The Chinese shows a simple readme in Chinese.

Below 4 GIFs are mini-AS' trained performance on Simple64, supervised learning on 50 expert replays.

Left: At the start of the game. Right: In the middle period of the game.

Left: The agent's 1st attack. Right: The agent's 2nd Attack.

Update

This release is the "v_1.07" version. In this version, we give an agent which grows from 0.016 to 0.5667 win rate against the level-2 built-in bot training by reinforcement learning. Other improvements are shown below:

  • Use mimic_forward to replace forward in "rl_unroll", which increase the training accuracy;
  • Make RL training supports multi-GPU now;
  • Make RL training supports multi-process training based on multi-GPU now;
  • Use new architecture for RL loss, which reduces 86% GPU memory;
  • Use new architecture for RL to increase the sampling speed by 6x faster;
  • Validate UPGO and V-trace loss again;
  • By a "multi-process plus multi-thread" training, increase the sampling speed more by 197%;
  • Fix the GPU memory leak and reduce the CPU memory leak;
  • Increase the RL training win rate (without units loss) on level-2 to 0.57!

Hints

Warning: SC2 is extremely difficult, and AlphaStar is also very complex. Even our project is a mini-AlphaStar, it has almost the similar technologies as AS, and the training resource also costs very high. We can hardly train mini-AS on a laptop. The recommended way is to use a commercial server with a GPU card and enough large memory and disk space. For someone interested in this project for the first time, we recommend you collect (star) this project and devolve deeply into researching it when you have enough free time and training resources.

Location

We store the codes and show videos in two places.

Codes location Result video location Usage
Github Youtube for global users
Gitee Bilibili for users in China

Contents

The table below shows the corresponding packages in the project.

Packages Content
alphastarmini.core.arch deep neural architecture
alphastarmini.core.sl supervised learning
alphastarmini.core.rl reinforcement learning
alphastarmini.core.ma multi-agent league traning
alphastarmini.lib lib functions
alphastarmini.third third party functions

Requirements

PyTorch >= 1.5, others please see requirements.txt.

Install

The SCRIPT Guide gives some commands to install PyTorch by conda (this will automatically install CUDA and cudnn, which is convenient).

E.g., like (to install PyTorch 1.5 with accompanied CUDA and cudnn):

conda create -n th_1_5 python=3.7 pytorch=1.5 -c pytorch

Next, activate the conda environment, like:

conda activate th_1_5

Then you can install other python packages by pip, e.g., the command in the below line:

pip install -r requirements.txt

Usage

After you have done all requirements, run the below python file to run the program:

python run.py

You may use comments and uncomments in "run.py" to select the training process you want.

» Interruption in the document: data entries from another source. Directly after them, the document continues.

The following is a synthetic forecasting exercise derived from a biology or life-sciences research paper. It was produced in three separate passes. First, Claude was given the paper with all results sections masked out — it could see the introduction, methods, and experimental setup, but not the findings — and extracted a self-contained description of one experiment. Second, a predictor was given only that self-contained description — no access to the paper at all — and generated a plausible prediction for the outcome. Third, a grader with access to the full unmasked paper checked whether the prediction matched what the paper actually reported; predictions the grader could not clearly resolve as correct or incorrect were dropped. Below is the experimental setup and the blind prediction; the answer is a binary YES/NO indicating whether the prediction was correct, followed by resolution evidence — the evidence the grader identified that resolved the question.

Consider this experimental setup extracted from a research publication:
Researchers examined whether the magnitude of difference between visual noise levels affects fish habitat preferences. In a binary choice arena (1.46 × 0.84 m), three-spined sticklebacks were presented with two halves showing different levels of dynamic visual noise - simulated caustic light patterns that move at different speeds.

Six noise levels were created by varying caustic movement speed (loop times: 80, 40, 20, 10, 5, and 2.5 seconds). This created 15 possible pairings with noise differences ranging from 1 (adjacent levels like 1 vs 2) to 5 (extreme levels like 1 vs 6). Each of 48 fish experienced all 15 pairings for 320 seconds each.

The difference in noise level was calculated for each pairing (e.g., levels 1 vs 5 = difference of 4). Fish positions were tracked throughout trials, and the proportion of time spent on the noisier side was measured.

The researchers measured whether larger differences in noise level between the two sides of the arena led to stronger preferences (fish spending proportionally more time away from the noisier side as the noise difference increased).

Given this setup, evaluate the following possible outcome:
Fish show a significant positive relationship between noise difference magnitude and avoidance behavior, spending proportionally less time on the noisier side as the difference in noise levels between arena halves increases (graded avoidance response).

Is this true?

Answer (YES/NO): YES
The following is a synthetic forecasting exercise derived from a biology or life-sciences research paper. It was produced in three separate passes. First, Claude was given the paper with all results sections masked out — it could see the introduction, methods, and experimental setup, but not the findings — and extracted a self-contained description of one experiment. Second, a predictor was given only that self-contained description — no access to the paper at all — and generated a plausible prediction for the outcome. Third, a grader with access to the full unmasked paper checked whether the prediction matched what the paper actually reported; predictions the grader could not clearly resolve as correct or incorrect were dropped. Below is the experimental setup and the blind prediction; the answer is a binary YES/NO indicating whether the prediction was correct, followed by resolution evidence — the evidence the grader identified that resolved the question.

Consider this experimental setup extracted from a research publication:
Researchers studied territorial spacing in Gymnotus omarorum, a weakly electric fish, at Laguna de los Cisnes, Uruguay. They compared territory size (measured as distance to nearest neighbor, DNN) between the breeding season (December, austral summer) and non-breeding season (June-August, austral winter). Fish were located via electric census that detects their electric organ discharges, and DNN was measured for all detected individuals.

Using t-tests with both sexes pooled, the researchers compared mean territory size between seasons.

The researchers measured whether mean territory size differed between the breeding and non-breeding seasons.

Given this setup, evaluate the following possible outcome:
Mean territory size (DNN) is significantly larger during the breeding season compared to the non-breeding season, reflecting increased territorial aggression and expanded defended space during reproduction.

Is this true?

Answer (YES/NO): YES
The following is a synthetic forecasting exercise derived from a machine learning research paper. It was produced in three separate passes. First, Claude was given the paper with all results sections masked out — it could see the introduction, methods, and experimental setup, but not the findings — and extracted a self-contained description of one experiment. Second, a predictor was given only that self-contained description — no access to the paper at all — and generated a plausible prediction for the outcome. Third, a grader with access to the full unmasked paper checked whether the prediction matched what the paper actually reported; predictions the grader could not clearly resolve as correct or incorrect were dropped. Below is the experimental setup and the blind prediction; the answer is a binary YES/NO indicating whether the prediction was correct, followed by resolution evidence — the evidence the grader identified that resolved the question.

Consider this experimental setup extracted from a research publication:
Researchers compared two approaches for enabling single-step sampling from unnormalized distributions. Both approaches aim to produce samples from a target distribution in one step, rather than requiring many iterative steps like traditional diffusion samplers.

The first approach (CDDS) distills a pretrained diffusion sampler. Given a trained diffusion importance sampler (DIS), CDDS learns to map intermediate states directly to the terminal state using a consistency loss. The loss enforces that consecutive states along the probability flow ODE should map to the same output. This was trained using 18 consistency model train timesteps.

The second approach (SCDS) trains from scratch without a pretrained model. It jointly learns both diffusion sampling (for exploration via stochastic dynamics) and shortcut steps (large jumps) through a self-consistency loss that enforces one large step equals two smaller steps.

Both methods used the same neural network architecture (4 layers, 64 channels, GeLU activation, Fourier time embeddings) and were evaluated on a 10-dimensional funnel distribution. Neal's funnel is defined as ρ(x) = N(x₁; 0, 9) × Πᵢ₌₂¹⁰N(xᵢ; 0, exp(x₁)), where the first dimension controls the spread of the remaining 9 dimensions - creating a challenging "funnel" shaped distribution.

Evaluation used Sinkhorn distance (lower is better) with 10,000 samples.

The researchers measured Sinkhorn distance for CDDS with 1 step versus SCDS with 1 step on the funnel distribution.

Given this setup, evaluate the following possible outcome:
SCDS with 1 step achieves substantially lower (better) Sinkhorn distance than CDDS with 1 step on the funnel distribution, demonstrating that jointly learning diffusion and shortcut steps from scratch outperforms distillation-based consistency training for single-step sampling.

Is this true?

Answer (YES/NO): YES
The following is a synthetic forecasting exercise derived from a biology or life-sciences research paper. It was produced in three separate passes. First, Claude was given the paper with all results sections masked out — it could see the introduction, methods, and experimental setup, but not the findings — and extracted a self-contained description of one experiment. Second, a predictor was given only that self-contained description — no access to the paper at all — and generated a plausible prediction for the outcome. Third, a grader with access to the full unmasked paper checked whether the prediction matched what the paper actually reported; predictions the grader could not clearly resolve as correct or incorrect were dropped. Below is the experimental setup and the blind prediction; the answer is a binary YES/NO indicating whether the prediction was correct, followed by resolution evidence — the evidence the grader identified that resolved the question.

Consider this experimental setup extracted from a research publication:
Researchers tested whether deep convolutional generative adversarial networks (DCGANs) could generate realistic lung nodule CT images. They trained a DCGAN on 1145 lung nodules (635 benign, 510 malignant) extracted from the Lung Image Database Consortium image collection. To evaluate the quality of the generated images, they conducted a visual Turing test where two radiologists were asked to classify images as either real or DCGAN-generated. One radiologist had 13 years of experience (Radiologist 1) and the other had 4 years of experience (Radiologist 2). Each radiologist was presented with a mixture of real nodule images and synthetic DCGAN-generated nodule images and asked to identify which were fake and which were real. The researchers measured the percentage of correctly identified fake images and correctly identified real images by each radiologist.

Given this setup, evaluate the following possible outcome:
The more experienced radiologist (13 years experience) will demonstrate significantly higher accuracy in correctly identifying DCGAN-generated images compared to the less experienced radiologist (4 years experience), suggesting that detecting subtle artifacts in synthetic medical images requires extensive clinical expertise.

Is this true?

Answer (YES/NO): NO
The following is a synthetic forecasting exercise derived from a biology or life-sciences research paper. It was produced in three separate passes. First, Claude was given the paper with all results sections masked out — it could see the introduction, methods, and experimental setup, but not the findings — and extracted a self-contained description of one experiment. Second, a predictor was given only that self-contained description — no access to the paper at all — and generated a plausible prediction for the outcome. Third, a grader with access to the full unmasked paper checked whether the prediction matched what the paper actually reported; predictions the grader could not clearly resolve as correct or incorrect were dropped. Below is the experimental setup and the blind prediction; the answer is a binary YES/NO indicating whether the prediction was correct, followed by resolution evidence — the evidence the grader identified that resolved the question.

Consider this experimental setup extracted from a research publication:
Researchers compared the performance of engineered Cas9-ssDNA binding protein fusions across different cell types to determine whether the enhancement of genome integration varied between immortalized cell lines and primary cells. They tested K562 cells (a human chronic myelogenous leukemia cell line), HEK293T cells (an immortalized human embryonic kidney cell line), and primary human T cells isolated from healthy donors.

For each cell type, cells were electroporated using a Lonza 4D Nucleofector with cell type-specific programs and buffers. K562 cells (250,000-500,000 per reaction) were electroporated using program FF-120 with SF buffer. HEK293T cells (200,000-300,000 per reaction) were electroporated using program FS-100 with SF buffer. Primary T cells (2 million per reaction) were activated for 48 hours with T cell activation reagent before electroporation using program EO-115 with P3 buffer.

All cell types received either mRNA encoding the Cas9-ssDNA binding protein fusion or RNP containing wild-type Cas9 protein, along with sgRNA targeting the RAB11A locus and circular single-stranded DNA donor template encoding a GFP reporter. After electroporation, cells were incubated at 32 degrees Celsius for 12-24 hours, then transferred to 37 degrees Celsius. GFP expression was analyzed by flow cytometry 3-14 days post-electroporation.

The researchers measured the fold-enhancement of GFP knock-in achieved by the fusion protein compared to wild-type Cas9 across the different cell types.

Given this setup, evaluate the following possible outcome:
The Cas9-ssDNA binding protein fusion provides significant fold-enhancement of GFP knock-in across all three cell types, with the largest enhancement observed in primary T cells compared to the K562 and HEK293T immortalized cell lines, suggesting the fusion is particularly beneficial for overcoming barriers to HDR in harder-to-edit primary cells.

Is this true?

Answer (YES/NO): YES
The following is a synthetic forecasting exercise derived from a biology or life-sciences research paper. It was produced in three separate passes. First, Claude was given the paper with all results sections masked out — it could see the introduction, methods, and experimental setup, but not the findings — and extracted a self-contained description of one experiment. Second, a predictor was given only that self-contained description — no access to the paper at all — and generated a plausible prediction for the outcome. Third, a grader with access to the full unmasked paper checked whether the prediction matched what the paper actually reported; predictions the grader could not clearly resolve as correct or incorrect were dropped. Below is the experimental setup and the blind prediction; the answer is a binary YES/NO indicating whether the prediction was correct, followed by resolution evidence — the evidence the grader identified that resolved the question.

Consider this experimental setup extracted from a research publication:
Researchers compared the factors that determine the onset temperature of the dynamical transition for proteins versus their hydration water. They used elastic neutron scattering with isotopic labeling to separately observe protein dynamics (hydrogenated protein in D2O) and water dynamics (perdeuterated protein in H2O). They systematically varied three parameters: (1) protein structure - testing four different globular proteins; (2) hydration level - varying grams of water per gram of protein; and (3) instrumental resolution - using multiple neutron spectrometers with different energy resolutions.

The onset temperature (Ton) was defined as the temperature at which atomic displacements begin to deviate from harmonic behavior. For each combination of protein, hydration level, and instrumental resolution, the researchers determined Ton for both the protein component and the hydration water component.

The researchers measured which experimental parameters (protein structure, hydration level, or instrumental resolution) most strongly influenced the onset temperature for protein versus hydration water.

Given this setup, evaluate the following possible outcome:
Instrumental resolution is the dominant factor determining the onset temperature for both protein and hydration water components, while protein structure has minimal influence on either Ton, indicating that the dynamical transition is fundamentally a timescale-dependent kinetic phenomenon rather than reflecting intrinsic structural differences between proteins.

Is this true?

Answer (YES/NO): NO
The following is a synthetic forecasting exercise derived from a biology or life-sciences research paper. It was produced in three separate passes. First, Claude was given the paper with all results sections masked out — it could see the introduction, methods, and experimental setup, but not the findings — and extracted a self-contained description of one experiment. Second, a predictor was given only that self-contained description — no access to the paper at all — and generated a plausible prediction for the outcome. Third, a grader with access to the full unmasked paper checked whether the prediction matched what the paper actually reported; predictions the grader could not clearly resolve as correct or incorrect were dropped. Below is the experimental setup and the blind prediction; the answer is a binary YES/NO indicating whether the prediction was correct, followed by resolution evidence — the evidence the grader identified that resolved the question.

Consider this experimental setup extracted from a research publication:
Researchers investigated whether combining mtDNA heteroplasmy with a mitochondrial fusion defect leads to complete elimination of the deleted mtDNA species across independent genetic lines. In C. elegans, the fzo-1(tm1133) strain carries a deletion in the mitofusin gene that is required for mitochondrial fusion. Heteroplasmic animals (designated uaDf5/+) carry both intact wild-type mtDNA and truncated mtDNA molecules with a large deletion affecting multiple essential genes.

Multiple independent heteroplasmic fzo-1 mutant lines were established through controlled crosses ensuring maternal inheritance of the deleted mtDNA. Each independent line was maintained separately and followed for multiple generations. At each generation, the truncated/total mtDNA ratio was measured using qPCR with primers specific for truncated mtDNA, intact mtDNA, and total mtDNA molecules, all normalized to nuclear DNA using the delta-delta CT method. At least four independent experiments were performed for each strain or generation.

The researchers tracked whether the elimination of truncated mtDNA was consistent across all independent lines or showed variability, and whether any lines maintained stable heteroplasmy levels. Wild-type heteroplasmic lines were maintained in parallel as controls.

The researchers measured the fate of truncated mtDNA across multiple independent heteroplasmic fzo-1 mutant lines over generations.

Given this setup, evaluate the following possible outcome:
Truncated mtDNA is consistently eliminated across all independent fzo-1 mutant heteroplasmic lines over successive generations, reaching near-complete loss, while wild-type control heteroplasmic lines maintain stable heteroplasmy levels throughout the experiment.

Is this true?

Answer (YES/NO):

The USAGE Guide provides answers to some problems and questions.

You should follow the following instructions to get results similar and/or better than the provided gifs on the main page.

The processing sequences can be summarised as the following:

  1. Transform replays: download the replays for training, then use the script in mAS to transform the replays to trainable data;
  2. Supervised learning: use the trainable data to supervise learning an initial model;
  3. Evaluate SL model: the trained SL model should be evaluated on the RL environment to make sure it behaves right;
  4. Reinforcement learning: use the trained SL model to do reinforcement learning in the SC environment, seeing the win rate starts growing.

We give detailed descriptions below.

Transofrm replays

In supervised learning, you first need to download SC2 replays.

The REPLAY Guide shows a guide to download these SC2 replays.

The ZHIHU Guide provides Chinese users who are not convenient to use Battle.net (outside China) a guide to download replays.

After downloading replays, you should move the replays to "./data/Replays/filtered_replays_1" (you can change the name in transform_replay_data.py).

Then use transform_replay_data.py to transform these replays to pickles or tensors (you can change the output type in the code of that file).

You don't need to run the transform_replay_data.py directly. Only run "run.py" is OK. Make the run.py has the following code

    # from alphastarmini.core.sl import transform_replay_data
    # transform_replay_data.test(on_server=P.on_server)

uncommented. Then you can directly run "run.py".

Note: To get the effect of the trained agent in the gifs, use the replays in Useful-Big-Resources. These replays are generatedy by our experts, to get an agent having the ability to win the built-in bot.

Supervised learning

After getting the trainable data (we use tensor data). Make the run.py has the following code

    # from alphastarmini.core.sl import sl_train_by_tensor
    # sl_train_by_tensor.test(on_server=P.on_server)

uncommented. Then you can directly run "run.py" to do supervised learning.

The default learning rate is 1e-4, and the training epochs should best be 10 (more epochs may cause the training effect overfitting).

From the v_1.05 version, we start to support multi-GPU supervised learning training for mini-AS, improving the training speed. The way to use multi-GPU training is straightforward, as follows:

python run_multi-gpu.py

Multi-GPU training has some unstable factors (caused because of PyTorch). If you find your multi-GPU training has training instability errors, please switch to the single-GPU training.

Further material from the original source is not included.